Continue the service terms excerpt below on call blocking and DNS cache servers, picking up right after its final sentence about the Search Page.

__Source excerpt__
————

5.4       Call Blocking, Non-Telecommunications Service Suspension, Network Control. Without notice, Company may block calls or connectivity to or from certain domain names, realms, customers, locations, addresses, countries, country codes, cities, city codes, NPA and NXX exchanges, individual telephone stations, groups or ranges of individual telephone stations or calls that use certain authorization codes, whenever Company deems it appropriate to take such action to prevent: (a) the unlawful use of Non-Telecommunications Service; (b) fraud; (c) nonpayment for Non-Telecommunications Service; (d) the use of Non-Telecommunications Service in violation of the requirements of the Company Customer Agreement; or (e) Company network blockage or the degradation of service furnished to Customer or to other customers; or when actions taken by foreign governments or foreign telecommunications agencies, or responsive actions taken by the U.S. Government or any instrumentality thereof, render it impossible or impracticable to provide Non-Telecommunications Service. As soon as Company determines it can do so without undue risk, Company will unblock and, upon request by an affected Customer, assign new authorization codes (as applicable) to replace any that were deactivated.

 

5.5       DNS Cache Server Functionality. Customers are not required to use a Company DNS cache server in order to use Company Internet service, nor does the Company charge for the use of a publicly-available Company DNS cache server. However, any Customer use of a Company DNS cache server is subject to the terms and conditions that apply to the Company Internet service that Customer uses to access that server, including this section. Company reserves the right to operate its DNS cache servers, and the functionality described below (“Functionality”), as it deems best in its sole discretion, and to change or terminate those operations at any time. Customer use of a Company DNS cache server, and the Functionality, is at Customer’s own risk, and is not guaranteed to be uninterrupted or error-free. Customer takes the operation of that server and the Functionality “as is” and without warranty or obligation of any kind.

 

Company may, at its sole discretion, arrange for one or more of its DNS cache servers to provide the Functionality. Under the Functionality, where a Customer DNS query either (1) does not resolve to a current, valid, operable IP address, or (2) reflects user-input text (e.g., a search term) that is not in the form of a resolvable URL (whether or not a browser-added URL is subsequently added to that user-input), then rather than returning an NXDOMAIN response or the IP address for the browser-supplied URL, Company may deliver the IP address for a web page containing information and links that it believes are responsive, relevant or related to the text input by the user, as well as additional information and links that may be of interest to Customer although unrelated (the “Search Page”).

————

__Data extract__

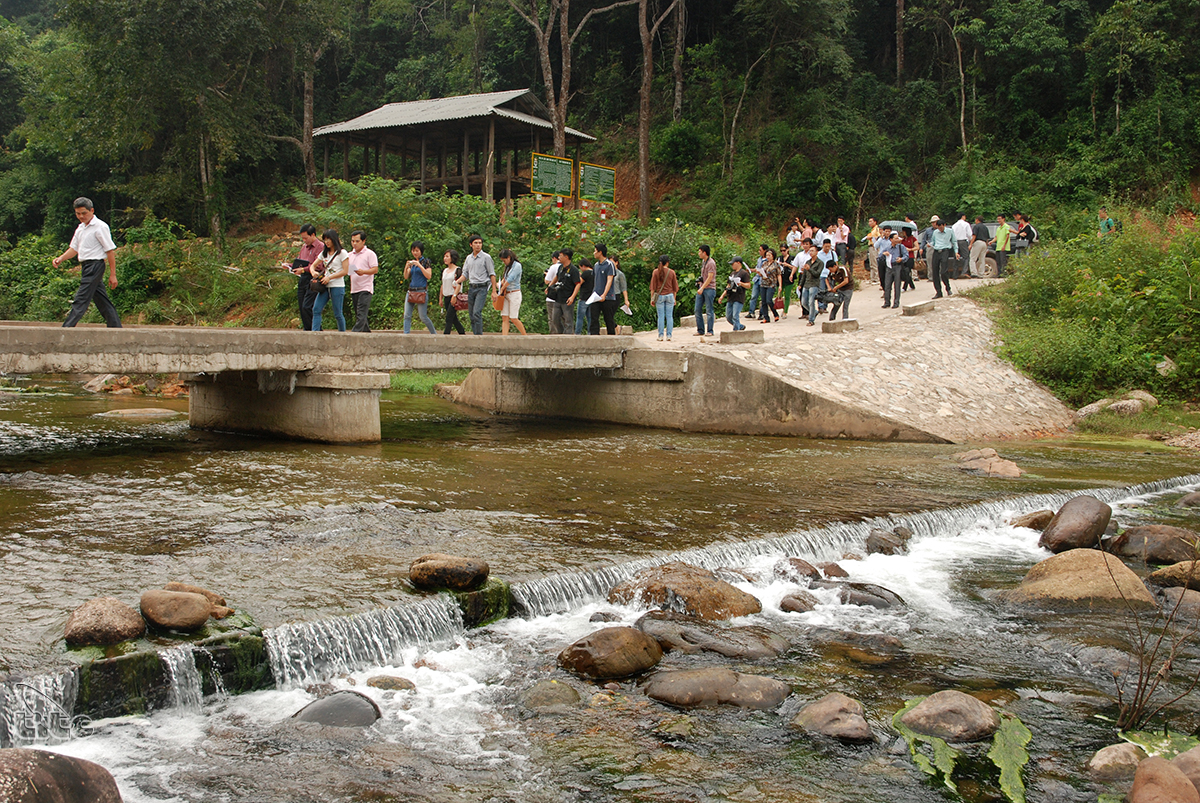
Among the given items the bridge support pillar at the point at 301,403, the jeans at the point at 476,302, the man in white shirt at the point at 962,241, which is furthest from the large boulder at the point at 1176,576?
the man in white shirt at the point at 962,241

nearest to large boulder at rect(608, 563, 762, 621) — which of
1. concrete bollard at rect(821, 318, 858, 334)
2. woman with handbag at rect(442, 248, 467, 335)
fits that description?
woman with handbag at rect(442, 248, 467, 335)

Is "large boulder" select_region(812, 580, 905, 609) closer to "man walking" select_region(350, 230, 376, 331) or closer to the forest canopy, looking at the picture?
"man walking" select_region(350, 230, 376, 331)

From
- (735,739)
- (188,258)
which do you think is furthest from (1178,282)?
(188,258)

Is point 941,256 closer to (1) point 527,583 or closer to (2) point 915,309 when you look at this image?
(2) point 915,309

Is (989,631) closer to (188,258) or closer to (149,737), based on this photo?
(149,737)

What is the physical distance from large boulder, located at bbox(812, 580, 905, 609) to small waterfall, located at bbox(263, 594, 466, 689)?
9.73 ft

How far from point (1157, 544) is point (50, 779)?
8.46 metres

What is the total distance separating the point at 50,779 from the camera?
3711mm

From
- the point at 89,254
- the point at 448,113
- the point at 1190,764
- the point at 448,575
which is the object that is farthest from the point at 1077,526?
the point at 448,113

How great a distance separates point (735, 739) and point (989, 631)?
8.79 ft

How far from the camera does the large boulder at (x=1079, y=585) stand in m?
7.17

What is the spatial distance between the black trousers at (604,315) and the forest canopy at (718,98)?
1542cm

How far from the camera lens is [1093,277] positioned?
18656mm

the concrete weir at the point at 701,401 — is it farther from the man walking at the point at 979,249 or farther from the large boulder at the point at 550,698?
the man walking at the point at 979,249
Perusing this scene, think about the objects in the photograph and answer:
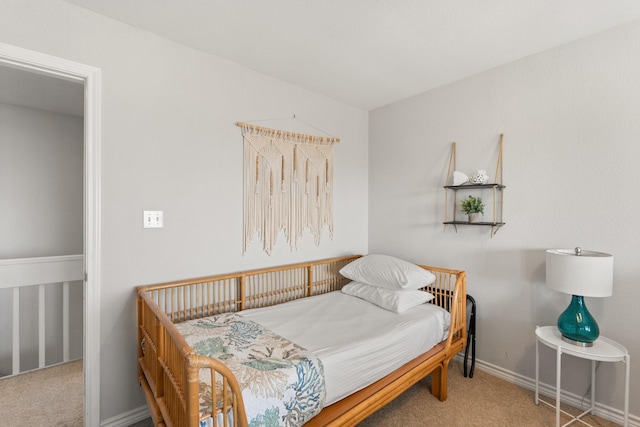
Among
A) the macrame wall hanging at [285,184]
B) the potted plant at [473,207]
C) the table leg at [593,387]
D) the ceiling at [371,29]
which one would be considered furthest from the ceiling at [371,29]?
the table leg at [593,387]

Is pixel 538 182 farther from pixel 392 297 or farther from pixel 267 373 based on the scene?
pixel 267 373

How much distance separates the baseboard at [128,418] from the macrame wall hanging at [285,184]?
48.5 inches

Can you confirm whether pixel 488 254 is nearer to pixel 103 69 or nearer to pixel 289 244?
pixel 289 244

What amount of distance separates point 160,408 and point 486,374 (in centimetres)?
240

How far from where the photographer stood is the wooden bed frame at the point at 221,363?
1021 mm

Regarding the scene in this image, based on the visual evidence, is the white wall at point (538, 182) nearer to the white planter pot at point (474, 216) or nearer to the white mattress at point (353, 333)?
the white planter pot at point (474, 216)

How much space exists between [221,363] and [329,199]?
83.9 inches

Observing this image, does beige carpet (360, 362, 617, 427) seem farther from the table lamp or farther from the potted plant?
the potted plant

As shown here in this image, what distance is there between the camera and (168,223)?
6.61 feet

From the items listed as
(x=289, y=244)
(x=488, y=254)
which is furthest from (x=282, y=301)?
(x=488, y=254)

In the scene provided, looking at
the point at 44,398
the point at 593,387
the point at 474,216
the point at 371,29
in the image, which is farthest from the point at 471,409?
the point at 44,398

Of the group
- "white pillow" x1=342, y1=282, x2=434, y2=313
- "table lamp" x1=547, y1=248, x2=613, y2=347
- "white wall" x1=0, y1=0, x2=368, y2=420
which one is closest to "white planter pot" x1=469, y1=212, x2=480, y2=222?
"table lamp" x1=547, y1=248, x2=613, y2=347

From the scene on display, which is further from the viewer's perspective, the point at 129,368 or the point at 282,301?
the point at 282,301

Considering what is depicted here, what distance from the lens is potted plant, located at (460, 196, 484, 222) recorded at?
7.80 feet
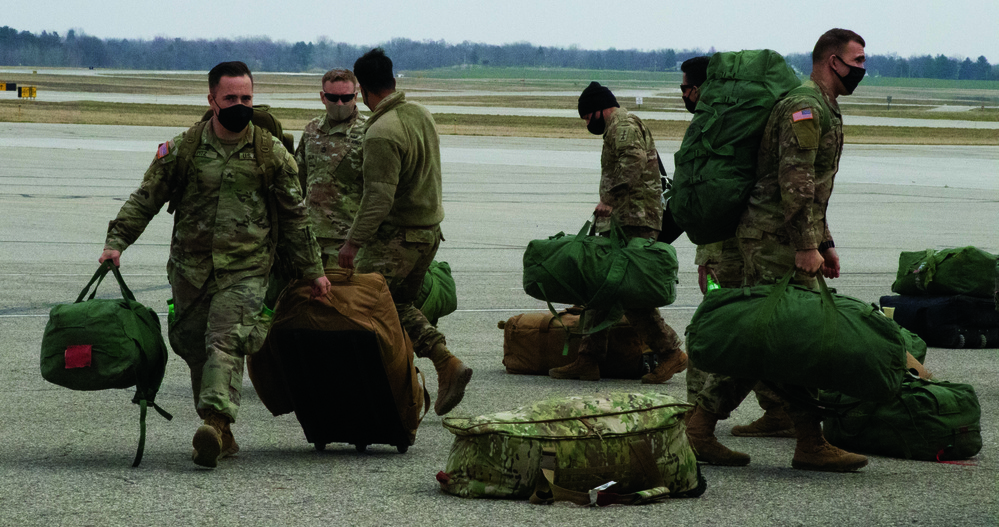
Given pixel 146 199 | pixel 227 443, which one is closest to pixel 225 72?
pixel 146 199

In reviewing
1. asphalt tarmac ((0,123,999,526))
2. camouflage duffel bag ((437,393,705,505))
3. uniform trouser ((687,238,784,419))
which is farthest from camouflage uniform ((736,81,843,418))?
camouflage duffel bag ((437,393,705,505))

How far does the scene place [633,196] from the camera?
8.05 metres

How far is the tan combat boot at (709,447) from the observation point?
556cm

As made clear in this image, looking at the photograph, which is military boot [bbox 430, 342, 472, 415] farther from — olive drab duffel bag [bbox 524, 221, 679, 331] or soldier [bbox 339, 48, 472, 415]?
olive drab duffel bag [bbox 524, 221, 679, 331]

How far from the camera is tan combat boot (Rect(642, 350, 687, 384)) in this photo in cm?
789

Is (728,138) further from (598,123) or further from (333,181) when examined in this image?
(333,181)

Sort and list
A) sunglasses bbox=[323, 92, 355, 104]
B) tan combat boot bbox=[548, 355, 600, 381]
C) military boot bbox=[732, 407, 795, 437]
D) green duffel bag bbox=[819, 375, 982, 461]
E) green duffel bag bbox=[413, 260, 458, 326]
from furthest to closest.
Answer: tan combat boot bbox=[548, 355, 600, 381] < green duffel bag bbox=[413, 260, 458, 326] < sunglasses bbox=[323, 92, 355, 104] < military boot bbox=[732, 407, 795, 437] < green duffel bag bbox=[819, 375, 982, 461]

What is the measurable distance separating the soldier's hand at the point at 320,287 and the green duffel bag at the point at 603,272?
7.97 feet

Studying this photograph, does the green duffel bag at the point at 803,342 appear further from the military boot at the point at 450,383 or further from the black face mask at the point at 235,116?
the black face mask at the point at 235,116

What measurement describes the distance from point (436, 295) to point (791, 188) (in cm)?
322

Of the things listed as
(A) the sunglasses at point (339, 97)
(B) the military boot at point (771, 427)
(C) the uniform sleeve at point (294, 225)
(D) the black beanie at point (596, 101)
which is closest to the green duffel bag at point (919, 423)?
(B) the military boot at point (771, 427)

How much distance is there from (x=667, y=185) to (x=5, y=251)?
880 centimetres

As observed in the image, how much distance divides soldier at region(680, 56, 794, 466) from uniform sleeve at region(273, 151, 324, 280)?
1.97 meters

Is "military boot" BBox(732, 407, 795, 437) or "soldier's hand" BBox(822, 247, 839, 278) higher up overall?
"soldier's hand" BBox(822, 247, 839, 278)
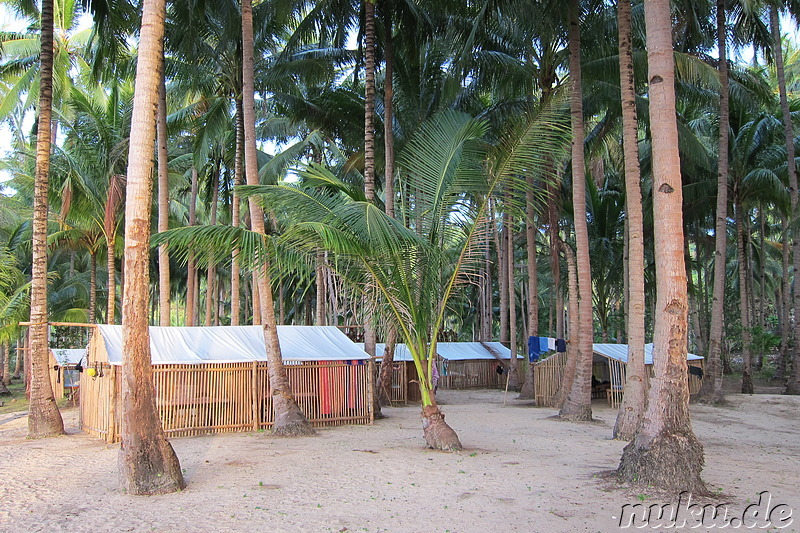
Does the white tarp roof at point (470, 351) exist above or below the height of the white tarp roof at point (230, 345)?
below

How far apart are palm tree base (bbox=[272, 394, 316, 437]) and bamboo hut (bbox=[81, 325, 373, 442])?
96cm

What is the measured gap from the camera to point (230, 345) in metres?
15.1

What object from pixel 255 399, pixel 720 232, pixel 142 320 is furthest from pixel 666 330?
pixel 720 232

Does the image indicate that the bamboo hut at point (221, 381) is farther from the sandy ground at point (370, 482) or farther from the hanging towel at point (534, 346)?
the hanging towel at point (534, 346)

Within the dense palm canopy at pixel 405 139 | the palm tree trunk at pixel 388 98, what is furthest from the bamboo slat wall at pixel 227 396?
the palm tree trunk at pixel 388 98

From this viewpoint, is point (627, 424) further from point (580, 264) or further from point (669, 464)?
point (669, 464)

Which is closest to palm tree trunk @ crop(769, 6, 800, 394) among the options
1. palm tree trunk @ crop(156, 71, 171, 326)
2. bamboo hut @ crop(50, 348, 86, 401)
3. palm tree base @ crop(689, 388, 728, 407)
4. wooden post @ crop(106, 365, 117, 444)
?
palm tree base @ crop(689, 388, 728, 407)

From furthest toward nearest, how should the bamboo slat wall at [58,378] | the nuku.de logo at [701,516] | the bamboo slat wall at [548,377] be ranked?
the bamboo slat wall at [548,377] < the bamboo slat wall at [58,378] < the nuku.de logo at [701,516]

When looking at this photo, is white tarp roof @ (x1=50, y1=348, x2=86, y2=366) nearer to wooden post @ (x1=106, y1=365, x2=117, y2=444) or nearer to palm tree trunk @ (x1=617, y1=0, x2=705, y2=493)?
wooden post @ (x1=106, y1=365, x2=117, y2=444)

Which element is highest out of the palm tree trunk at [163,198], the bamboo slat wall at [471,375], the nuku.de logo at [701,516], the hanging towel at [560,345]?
the palm tree trunk at [163,198]

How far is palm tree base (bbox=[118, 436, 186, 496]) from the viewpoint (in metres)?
7.57

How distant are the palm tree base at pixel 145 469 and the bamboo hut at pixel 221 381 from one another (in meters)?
4.68

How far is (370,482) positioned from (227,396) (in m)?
5.85

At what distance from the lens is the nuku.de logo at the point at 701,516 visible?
6441 mm
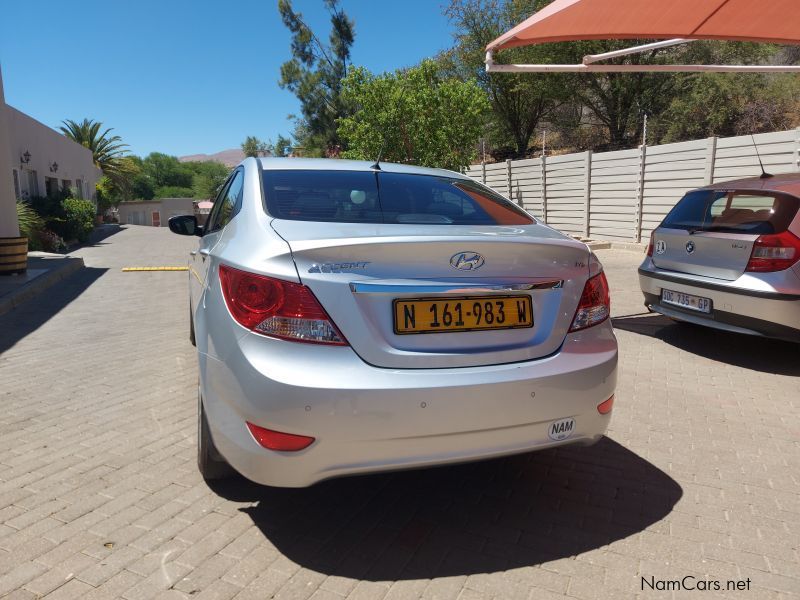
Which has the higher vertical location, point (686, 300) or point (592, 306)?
point (592, 306)

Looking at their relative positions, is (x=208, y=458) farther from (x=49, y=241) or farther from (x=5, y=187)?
(x=49, y=241)

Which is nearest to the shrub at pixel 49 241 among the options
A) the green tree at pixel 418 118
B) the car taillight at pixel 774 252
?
the green tree at pixel 418 118

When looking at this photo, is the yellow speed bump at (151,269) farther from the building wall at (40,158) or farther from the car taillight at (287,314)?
the car taillight at (287,314)

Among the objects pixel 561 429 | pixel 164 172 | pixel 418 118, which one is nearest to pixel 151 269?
pixel 418 118

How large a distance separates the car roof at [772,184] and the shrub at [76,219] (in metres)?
19.9

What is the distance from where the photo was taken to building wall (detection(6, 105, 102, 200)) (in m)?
19.4

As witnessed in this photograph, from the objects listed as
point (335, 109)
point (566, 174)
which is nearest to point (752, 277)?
point (566, 174)

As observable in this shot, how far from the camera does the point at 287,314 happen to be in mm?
2264

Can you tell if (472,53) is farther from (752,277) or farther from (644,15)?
(752,277)

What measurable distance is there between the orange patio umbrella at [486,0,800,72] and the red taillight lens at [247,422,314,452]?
6.60 m

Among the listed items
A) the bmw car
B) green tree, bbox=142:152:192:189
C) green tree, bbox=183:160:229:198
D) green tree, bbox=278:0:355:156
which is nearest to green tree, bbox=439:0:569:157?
green tree, bbox=278:0:355:156

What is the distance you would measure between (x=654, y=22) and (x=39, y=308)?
933cm

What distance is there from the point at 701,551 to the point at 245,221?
2441 millimetres

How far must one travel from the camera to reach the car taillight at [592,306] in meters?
2.68
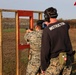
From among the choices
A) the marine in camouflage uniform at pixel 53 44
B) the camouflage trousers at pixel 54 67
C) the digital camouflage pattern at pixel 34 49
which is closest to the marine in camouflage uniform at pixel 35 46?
the digital camouflage pattern at pixel 34 49

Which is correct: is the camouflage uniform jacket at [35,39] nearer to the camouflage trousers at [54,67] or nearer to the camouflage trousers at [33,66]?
the camouflage trousers at [33,66]

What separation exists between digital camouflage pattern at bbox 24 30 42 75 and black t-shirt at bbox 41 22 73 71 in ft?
5.48

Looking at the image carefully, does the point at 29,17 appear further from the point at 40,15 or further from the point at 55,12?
the point at 55,12

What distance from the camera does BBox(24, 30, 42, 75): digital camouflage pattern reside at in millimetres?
6957

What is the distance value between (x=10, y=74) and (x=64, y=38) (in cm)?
398

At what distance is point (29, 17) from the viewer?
8.23 metres

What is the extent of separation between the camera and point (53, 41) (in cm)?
521

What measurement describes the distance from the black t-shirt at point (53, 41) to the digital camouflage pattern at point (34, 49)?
1.67 metres

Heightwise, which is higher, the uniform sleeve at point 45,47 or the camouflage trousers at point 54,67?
the uniform sleeve at point 45,47

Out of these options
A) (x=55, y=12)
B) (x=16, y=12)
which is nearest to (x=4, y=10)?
(x=16, y=12)

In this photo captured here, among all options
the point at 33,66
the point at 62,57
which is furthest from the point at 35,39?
the point at 62,57

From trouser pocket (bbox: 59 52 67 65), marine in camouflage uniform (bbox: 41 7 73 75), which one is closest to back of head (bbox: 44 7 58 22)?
marine in camouflage uniform (bbox: 41 7 73 75)

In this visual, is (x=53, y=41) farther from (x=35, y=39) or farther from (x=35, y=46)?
(x=35, y=46)

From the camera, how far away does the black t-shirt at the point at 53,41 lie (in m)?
5.18
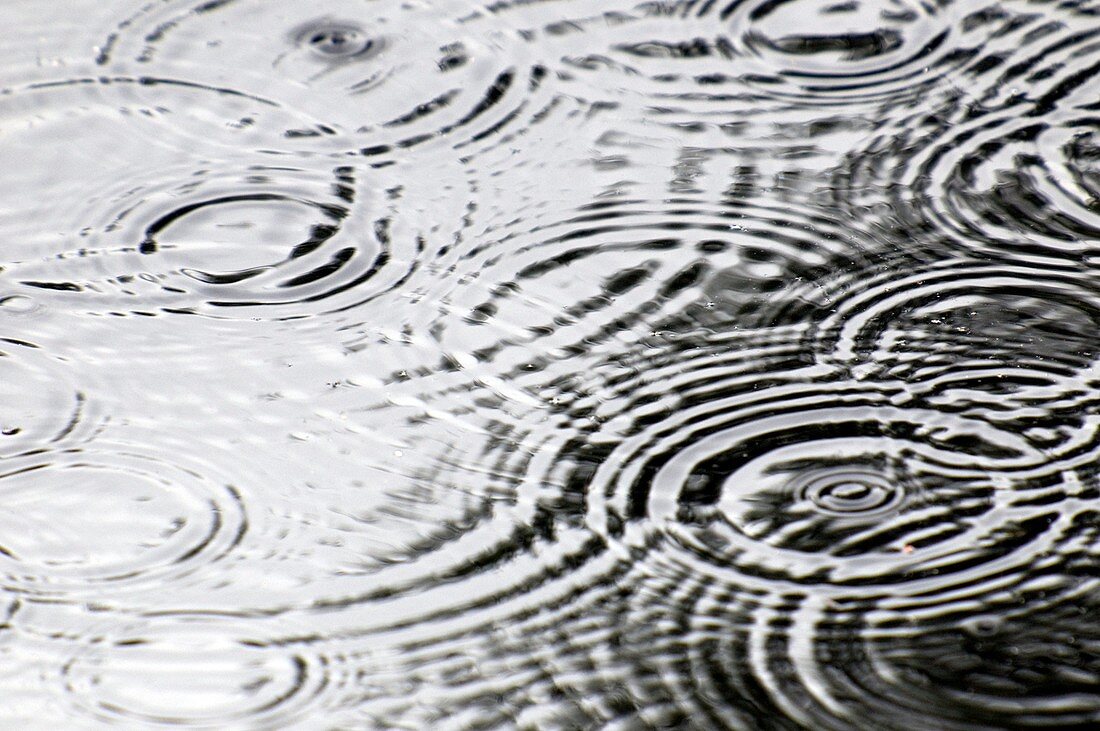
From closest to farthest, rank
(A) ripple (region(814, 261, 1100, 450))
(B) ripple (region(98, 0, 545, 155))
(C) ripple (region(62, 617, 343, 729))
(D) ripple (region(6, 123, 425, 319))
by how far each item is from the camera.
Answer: (C) ripple (region(62, 617, 343, 729)), (A) ripple (region(814, 261, 1100, 450)), (D) ripple (region(6, 123, 425, 319)), (B) ripple (region(98, 0, 545, 155))

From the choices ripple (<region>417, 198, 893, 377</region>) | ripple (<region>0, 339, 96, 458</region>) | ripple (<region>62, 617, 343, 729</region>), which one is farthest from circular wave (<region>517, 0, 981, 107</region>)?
ripple (<region>62, 617, 343, 729</region>)

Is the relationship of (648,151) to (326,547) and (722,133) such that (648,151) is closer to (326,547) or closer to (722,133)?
(722,133)

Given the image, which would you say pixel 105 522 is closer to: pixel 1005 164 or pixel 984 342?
pixel 984 342

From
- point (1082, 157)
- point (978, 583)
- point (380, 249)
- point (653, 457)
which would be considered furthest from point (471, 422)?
point (1082, 157)

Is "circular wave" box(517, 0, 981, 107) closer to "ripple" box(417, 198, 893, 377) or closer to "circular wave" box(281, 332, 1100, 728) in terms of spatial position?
"ripple" box(417, 198, 893, 377)

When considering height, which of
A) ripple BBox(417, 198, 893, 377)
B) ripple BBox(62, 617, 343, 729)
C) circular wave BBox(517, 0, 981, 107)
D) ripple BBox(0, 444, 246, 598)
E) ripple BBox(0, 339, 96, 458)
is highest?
circular wave BBox(517, 0, 981, 107)

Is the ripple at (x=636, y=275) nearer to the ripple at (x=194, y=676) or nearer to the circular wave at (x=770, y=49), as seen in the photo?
the circular wave at (x=770, y=49)

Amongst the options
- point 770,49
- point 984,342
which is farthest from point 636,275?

————

__The answer__
 

Note that this Functionality may affect non-browser applications that rely on receiving an NXDOMAIN or other error message. It also may override the browser-based search page results Customer might otherwise receive when it inputs a search term, rather than a domain name, in the URL address bar. To avoid affecting non-browser applications (such as those used for e-mail or FTP), the Functionality attempts to recognize such applications and where it does so, it does not provide the Search Page, but instead provides the requested IP address or an error message (such as NXDOMAIN), as applicable. However, Company does not guarantee that it will recognize all non-browser applications or that non-browser queries will never be sent a Search Page. Company will take commercially reasonable steps to address problems of which it is notified. Customers who wish to make sure that their applications do not receive a Search Page response should configure them to send their DNS queries to an alternative DNS cache server that does not provide the Functionality. Existing Company DNS cache servers that do not use this Functionality are 198.6.100.25, 198.6.100.38 and 198.6.100.53.

 

Customer browser users who are directed to a Search Page also may avoid being directed there again by selecting the “opt-out” option presented in a link at the top of the Search Page. This opt-out process requires the user to receive a cookie, which will thereafter identify the computer with that cookie as having elected not to receive a Search Page response. If the user’s computer uses a program that removes cookies, however, the opt-out process must be repeated when the cookie is deleted. The cookie contains the site name: http:wwwp.find-assist.com/vb_policy.htm. This cookie-based opt-out mechanism allows the user to choose to receive an error message when the DNS query is not resolvable to an IP address. In addition, Customer may call Company customer service to request that queries from Customer’s specified Company-provided IP addresses be excluded from the Functionality.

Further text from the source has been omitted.